Aufgaben —
1. In wie vielen Größen wurden die Rollen laut dem Textauszug zur Ryobi Dyna-Fight Klasse produziert, und welche waren das?
2. Schreib aus dem Textauszug zur Ryobi Dyna-Fight Klasse wörtlich die Stelle ab, die mit „# Die Ryobi“ anfängt und bis einschließlich „( toller Werbetext)“ geht.

Textauszug —
- - -
# Die Ryobi Dyna-Fight Klasse oder die Innovation, die sich nicht Durchsetzte



## Hecht100+ (1. Juli 2021)

*Die Ryobi Dyna-Fight Klasse*

Diese Rollen wurden in drei Größen produziert, als 1000, 2000 und 3000er.

Unter der Patent-Marke 73219252 wurde am 11 Juni 1979 für den Namen Dyna-Fight in Amerika das Patent erteilt. Die gleichen Rollen wurden von Ryobi etwas später dann als Dyna Fight Gold angeboten, wo dann der Bügel, das Wappen auf den Seiten, die Beschriftung und die Spule vergoldet waren.

Das neue an dieser Rollenserie ist ihre innovative Art für das neue Sportfischen, die in jenen Jahren für die neue Generation des Angelns entwickelt wurden. ( toller Werbetext)
- - -
Bereitgestelltes Material —
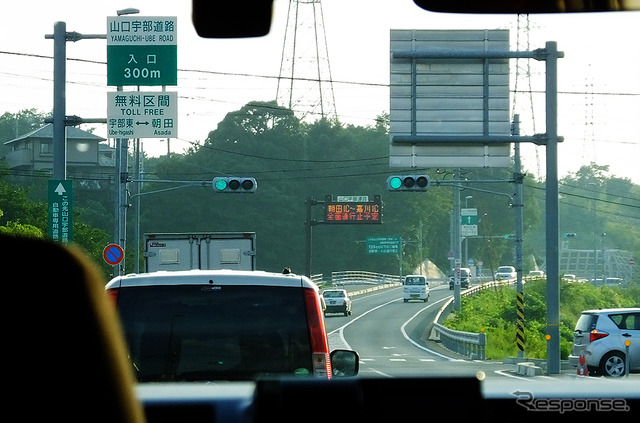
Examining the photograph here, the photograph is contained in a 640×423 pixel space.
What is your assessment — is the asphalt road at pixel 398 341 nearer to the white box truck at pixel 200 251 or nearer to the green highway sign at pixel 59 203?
- - -
Lösungen —
1. In drei Größen: als 1000, 2000 und 3000er.

2.
# Die Ryobi Dyna-Fight Klasse oder die Innovation, die sich nicht Durchsetzte



## Hecht100+ (1. Juli 2021)

*Die Ryobi Dyna-Fight Klasse*

Diese Rollen wurden in drei Größen produziert, als 1000, 2000 und 3000er.

Unter der Patent-Marke 73219252 wurde am 11 Juni 1979 für den Namen Dyna-Fight in Amerika das Patent erteilt. Die gleichen Rollen wurden von Ryobi etwas später dann als Dyna Fight Gold angeboten, wo dann der Bügel, das Wappen auf den Seiten, die Beschriftung und die Spule vergoldet waren.

Das neue an dieser Rollenserie ist ihre innovative Art für das neue Sportfischen, die in jenen Jahren für die neue Generation des Angelns entwickelt wurden. ( toller Werbetext)